CHALLENGE:
Copy out every entry below without changing a character, and leave the pictures out.

RECORDS TO PROCESS:
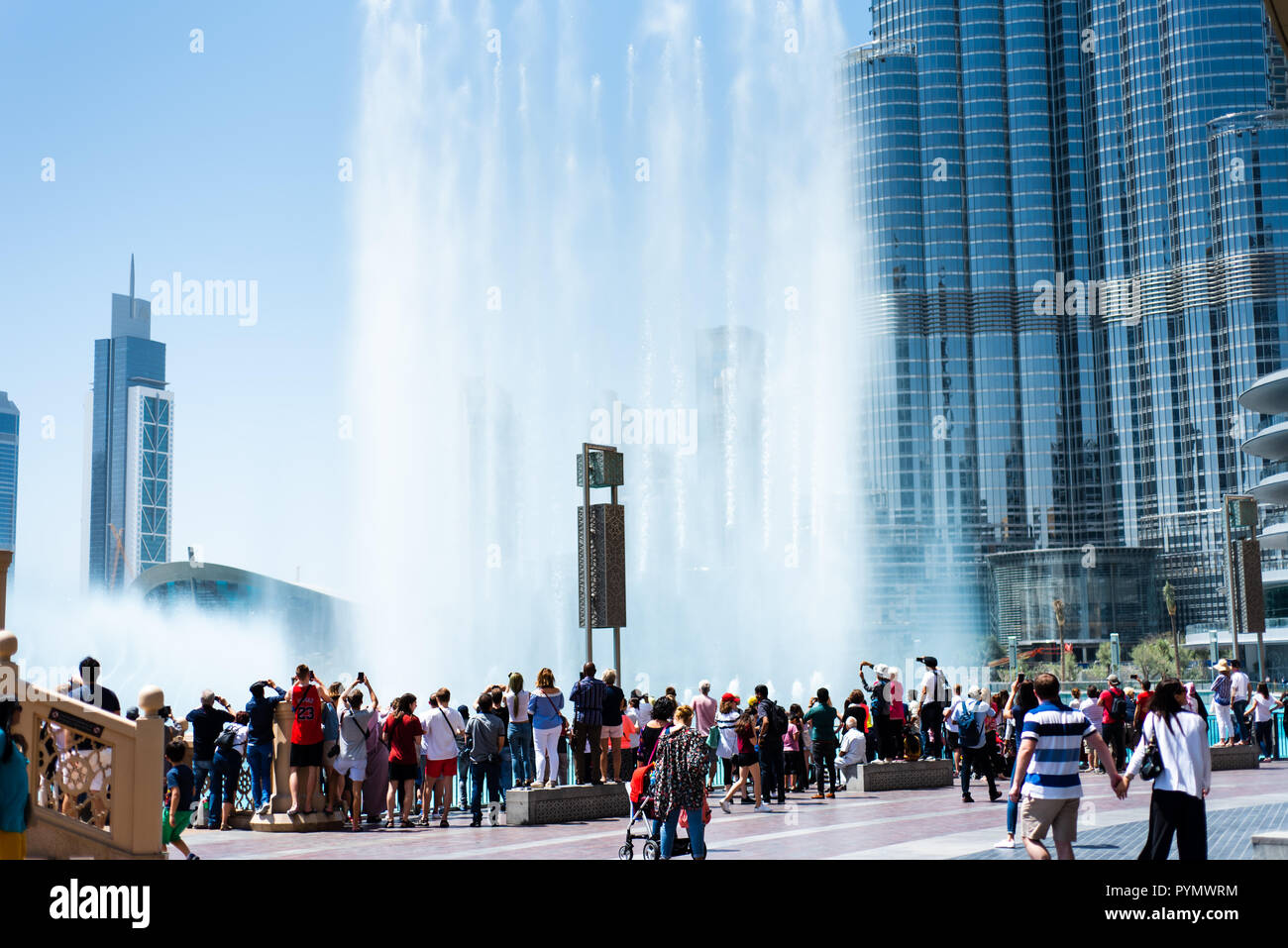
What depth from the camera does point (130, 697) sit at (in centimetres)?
5816

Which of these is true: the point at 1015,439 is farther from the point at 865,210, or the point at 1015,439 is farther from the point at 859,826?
the point at 859,826

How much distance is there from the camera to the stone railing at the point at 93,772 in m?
11.3

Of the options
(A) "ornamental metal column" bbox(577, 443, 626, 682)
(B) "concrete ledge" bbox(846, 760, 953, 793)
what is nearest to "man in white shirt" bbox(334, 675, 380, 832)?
(A) "ornamental metal column" bbox(577, 443, 626, 682)

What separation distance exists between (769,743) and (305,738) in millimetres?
6992

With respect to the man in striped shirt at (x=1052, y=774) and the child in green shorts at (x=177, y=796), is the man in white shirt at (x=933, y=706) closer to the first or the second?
the man in striped shirt at (x=1052, y=774)

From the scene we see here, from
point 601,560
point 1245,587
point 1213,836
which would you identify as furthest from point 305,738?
point 1245,587

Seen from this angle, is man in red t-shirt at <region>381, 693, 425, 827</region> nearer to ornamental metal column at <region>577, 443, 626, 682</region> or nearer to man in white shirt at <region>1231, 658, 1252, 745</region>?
ornamental metal column at <region>577, 443, 626, 682</region>

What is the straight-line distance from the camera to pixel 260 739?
668 inches

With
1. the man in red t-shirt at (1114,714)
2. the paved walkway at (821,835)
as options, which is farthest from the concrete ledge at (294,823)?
the man in red t-shirt at (1114,714)

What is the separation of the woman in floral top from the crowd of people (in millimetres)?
13

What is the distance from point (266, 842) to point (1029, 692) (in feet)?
28.4

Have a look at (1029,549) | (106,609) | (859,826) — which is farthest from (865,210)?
(859,826)

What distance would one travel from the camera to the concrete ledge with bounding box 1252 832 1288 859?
10.3 meters
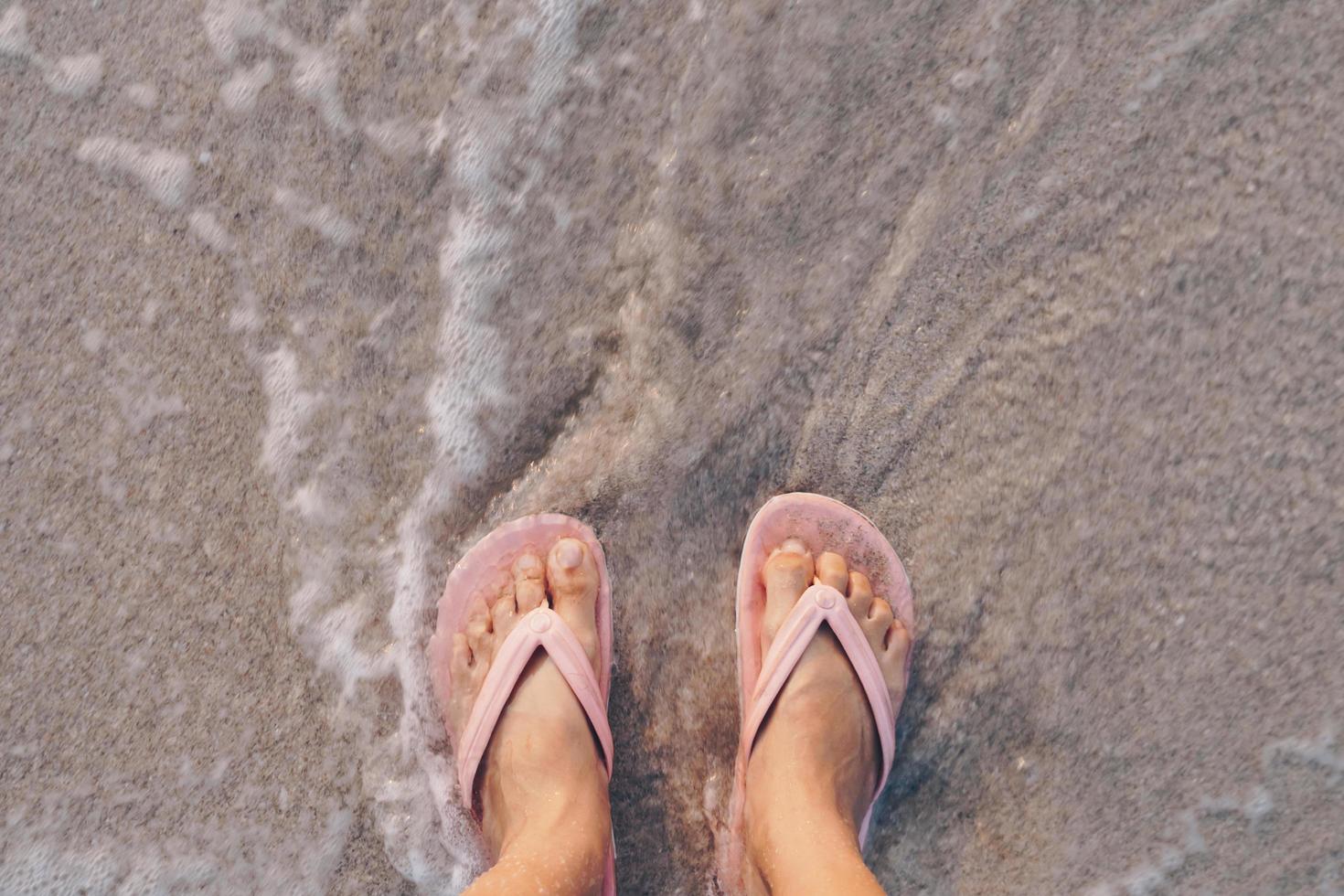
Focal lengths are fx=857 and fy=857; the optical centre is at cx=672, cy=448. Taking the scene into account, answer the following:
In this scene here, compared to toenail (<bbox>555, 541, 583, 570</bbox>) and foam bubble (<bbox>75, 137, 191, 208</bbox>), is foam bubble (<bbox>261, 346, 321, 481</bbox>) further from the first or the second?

CORRECT RESPONSE:
What depth from the camera does point (130, 697) sit at (in centimetres)?
5816

Which of these is true: the point at 1015,439 is farther from the point at 865,210, or the point at 1015,439 is farther from the point at 859,826?
the point at 859,826

How much distance is there from the camera to the stone railing at the point at 93,772 in m?
11.3

Of the options
(A) "ornamental metal column" bbox(577, 443, 626, 682)
(B) "concrete ledge" bbox(846, 760, 953, 793)
what is nearest to "man in white shirt" bbox(334, 675, 380, 832)?
(A) "ornamental metal column" bbox(577, 443, 626, 682)

What separation distance exists between (769,743) and (305,738) in millimetres?
6992

With respect to the man in striped shirt at (x=1052, y=774) and the child in green shorts at (x=177, y=796), is the man in white shirt at (x=933, y=706) closer to the first or the second?
the man in striped shirt at (x=1052, y=774)

From the scene we see here, from
point 601,560
point 1245,587
point 1213,836
which would you identify as furthest from point 305,738?
point 1245,587

Seen from this angle, is man in red t-shirt at <region>381, 693, 425, 827</region> nearer to ornamental metal column at <region>577, 443, 626, 682</region> or nearer to man in white shirt at <region>1231, 658, 1252, 745</region>?
ornamental metal column at <region>577, 443, 626, 682</region>

What is the straight-line distance from the camera to pixel 260 739?
668 inches

With
1. the man in red t-shirt at (1114,714)
2. the paved walkway at (821,835)
as options, which is farthest from the concrete ledge at (294,823)?
the man in red t-shirt at (1114,714)

What is the separation of the woman in floral top from the crowd of people (in millimetres)?
13

What is the distance from point (266, 842) to point (1029, 692) (in feet)?
28.4

Have a look at (1029,549) | (106,609) | (859,826) — which is farthest from (865,210)?
(859,826)

What distance would one travel from the camera to the concrete ledge with bounding box 1252 832 1288 859?
10.3 meters
Focal lengths are fx=857 and fy=857; the optical centre is at cx=672, cy=448. Taking the scene into account, answer the following:
In this scene here, compared to toenail (<bbox>555, 541, 583, 570</bbox>) and foam bubble (<bbox>75, 137, 191, 208</bbox>), is foam bubble (<bbox>261, 346, 321, 481</bbox>) further from the first or the second?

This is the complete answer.